Page images and extracted text:
........
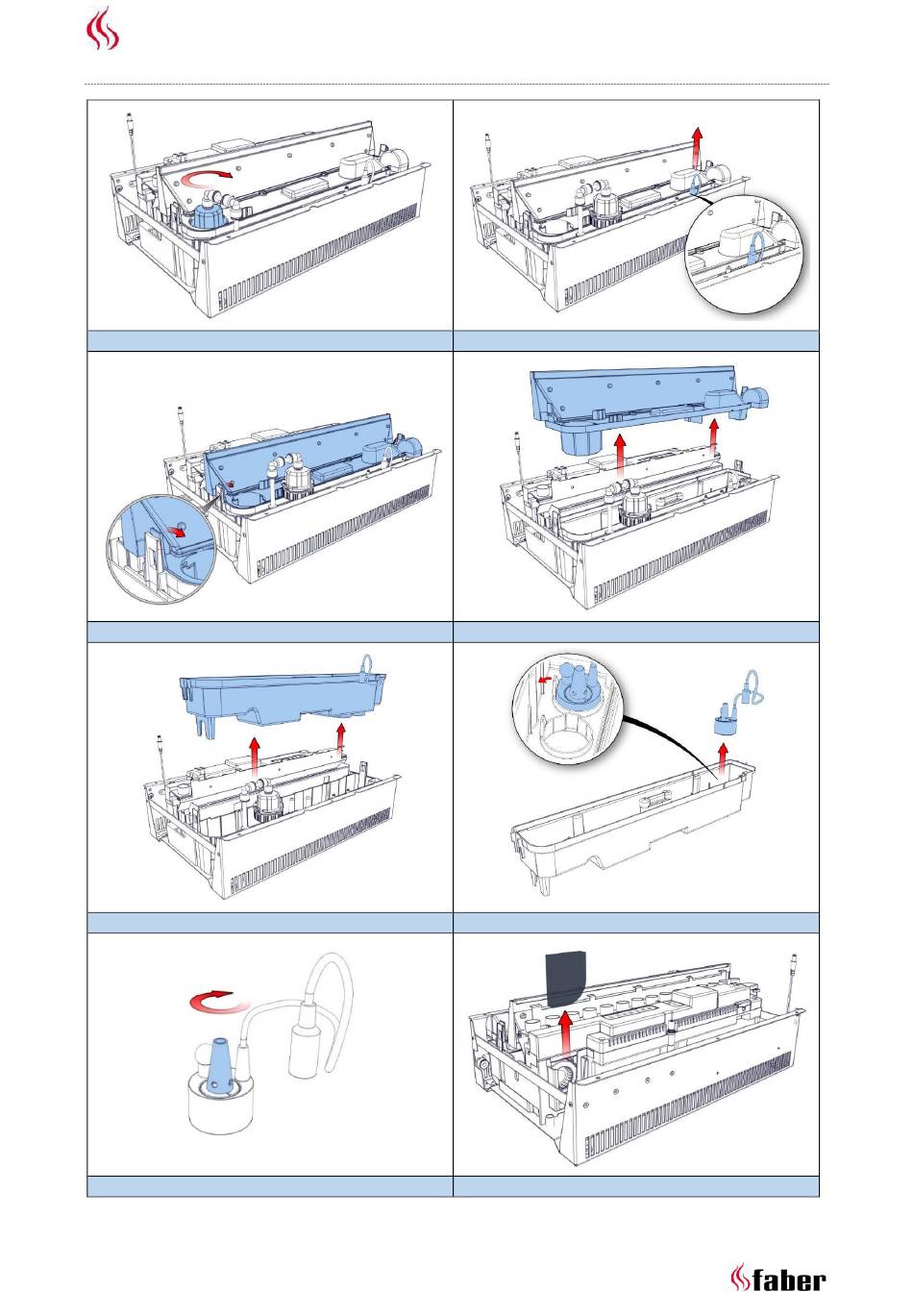 faber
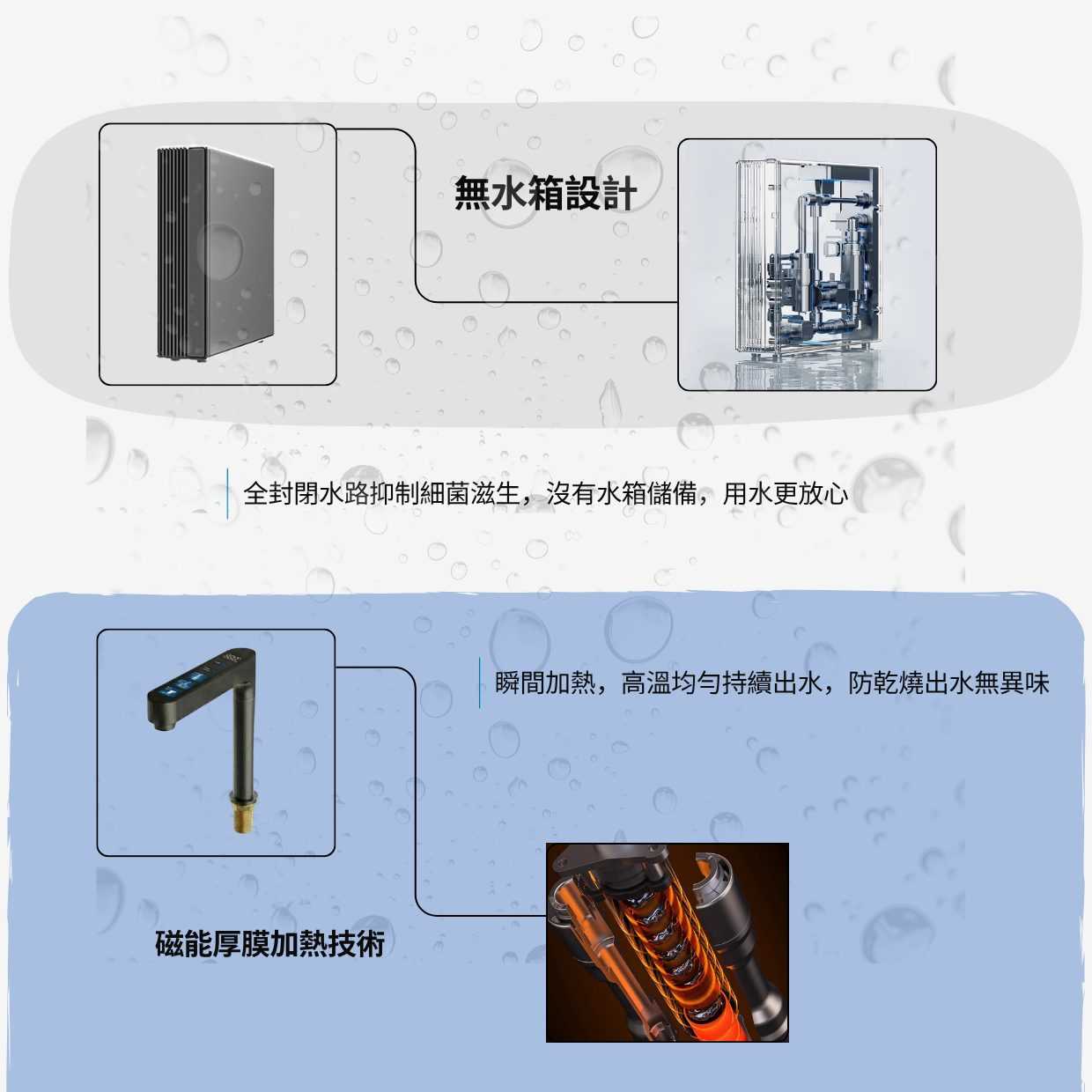 無水箱設計

全封閉水路抑制細菌滋生，沒有水箱儲備，用水更放心

瞬間加熱，高溫均勻持續出水，防乾燒出水無異味

磁能厚膜加熱技術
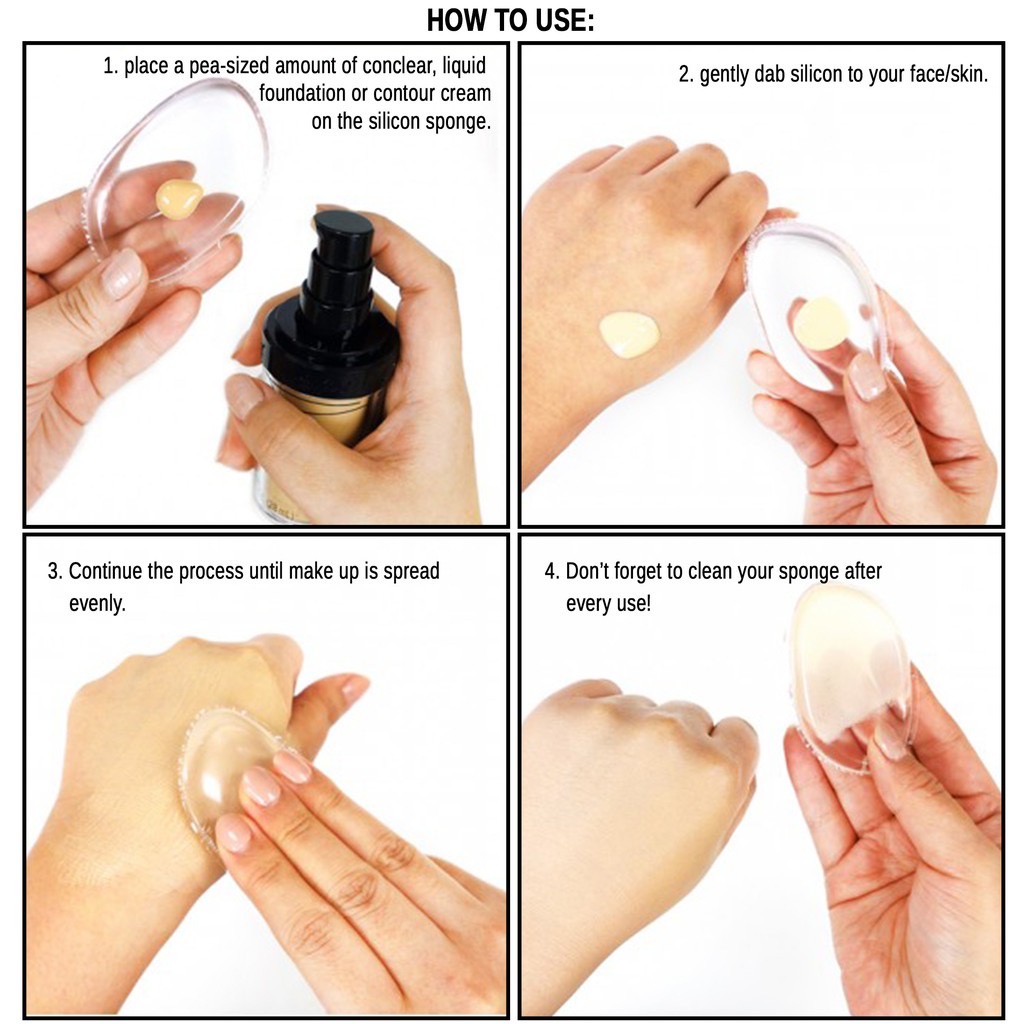 HOW TO USE:

1. place a pea-sized amount of conclear, liquid foundation or contour cream on the silicon sponge.

2. gently dab silicon to your face/skin.

3. Continue the process until make up is spread evenly.

4. Don't forget to clean your sponge after every use!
........
- PROBLEM TO WORK ON
The data must be repeated exactly. Any pictures in it are to be left out.

- PROBLEM SOLUTION
 faber
 無水箱設計

全封閉水路抑制細菌滋生，沒有水箱儲備，用水更放心

瞬間加熱，高溫均勻持續出水，防乾燒出水無異味

磁能厚膜加熱技術
 HOW TO USE:

1. place a pea-sized amount of conclear, liquid foundation or contour cream on the silicon sponge.

2. gently dab silicon to your face/skin.

3. Continue the process until make up is spread evenly.

4. Don't forget to clean your sponge after every use!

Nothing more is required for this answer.